Page excerpt:
<<<<

Listen to pilots who fly for the airlines. SO MANY of them will tell you that they have flown this plane (say, a 757, DC9, or whatever else) for ALL their career. Sound boring ? Maybe so. But when you, the passenger have your life in his hands, you want him to be able to handle anything/EVERYTHING, emergency-wise without breaking a sweat. And how do you do that ? It's called practice. You do the same thing over and over; time after time, to the point that you can do it without even thinking about what you're doing, no matter who's banging you in the ear with a huge bell. Got someone/something distracting you ? Got somewhat of an EMERGENCY happening ? No big deal. You have had it INGRAINED to the point that it happens without you even thinking about what to do.

You get what you pay for, 
or
you do what you've practiced....


----------



## tom1911sigfreak (Dec 10, 2011)

I guess gun companys all have different policys. It's all live and learn, I'm gonna think it through as i have the chance to get a taurus pt-101 for a real good deal $359 new! I got my friends pt-92 this weekend and am very impessed with it. I agree that I am a 1911 type guy and most of my guns mimic that, So I try to carry a 1911 and when I need small its the cz-2075 rami in 9mm. I try to shoot every chance I get. I have 38 acres so I built a range behind my shop so after I get some reloads I try to shoot them and take notes.I will see how bad Mr. Obama hits me on the tax end next week LOL maybe I can swing that pt and a RIA in 9mm. Thanks for the input!


----------



## chieninhouston (Aug 12, 2011)

I am interested in the TCM model. Just not able to locate anyone in Houston Texas area that has them. May I ask where did you get your Rock Island pistol? Thanks. 
---
James


----------



## recoilguy (Apr 30, 2009)

STI Trojan 1911 9mm I think thats a good one.

RCG


----------

>>>>

Supplied information:
<<<<

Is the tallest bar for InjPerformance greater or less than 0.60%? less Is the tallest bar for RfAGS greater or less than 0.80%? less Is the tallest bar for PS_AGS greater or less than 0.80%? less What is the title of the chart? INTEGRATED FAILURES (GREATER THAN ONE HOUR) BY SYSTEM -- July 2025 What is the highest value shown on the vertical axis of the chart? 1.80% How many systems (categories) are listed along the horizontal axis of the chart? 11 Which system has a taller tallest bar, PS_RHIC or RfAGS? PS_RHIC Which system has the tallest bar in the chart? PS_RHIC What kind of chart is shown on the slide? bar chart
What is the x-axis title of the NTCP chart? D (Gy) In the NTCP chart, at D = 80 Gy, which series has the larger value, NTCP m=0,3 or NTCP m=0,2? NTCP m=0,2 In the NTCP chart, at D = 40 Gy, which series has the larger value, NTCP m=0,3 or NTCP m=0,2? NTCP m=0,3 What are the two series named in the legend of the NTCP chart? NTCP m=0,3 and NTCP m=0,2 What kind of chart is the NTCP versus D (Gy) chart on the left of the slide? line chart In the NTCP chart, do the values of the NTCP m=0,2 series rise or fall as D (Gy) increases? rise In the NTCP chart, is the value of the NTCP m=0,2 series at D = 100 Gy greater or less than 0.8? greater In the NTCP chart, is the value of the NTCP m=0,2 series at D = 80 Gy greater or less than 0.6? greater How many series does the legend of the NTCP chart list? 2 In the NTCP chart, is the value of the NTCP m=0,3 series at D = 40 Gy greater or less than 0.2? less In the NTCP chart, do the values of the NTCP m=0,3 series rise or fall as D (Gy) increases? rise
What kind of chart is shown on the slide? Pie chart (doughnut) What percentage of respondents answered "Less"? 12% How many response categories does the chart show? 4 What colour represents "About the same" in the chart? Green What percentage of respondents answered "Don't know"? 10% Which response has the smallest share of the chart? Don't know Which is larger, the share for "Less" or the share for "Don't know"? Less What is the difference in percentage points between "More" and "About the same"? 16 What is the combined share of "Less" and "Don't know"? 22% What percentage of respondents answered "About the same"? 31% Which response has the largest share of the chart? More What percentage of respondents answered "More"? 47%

>>>>

Exercise details: In the forum thread about pistols, what price does tom1911sigfreak give for a new Taurus PT-101?

Answer to the problem: $359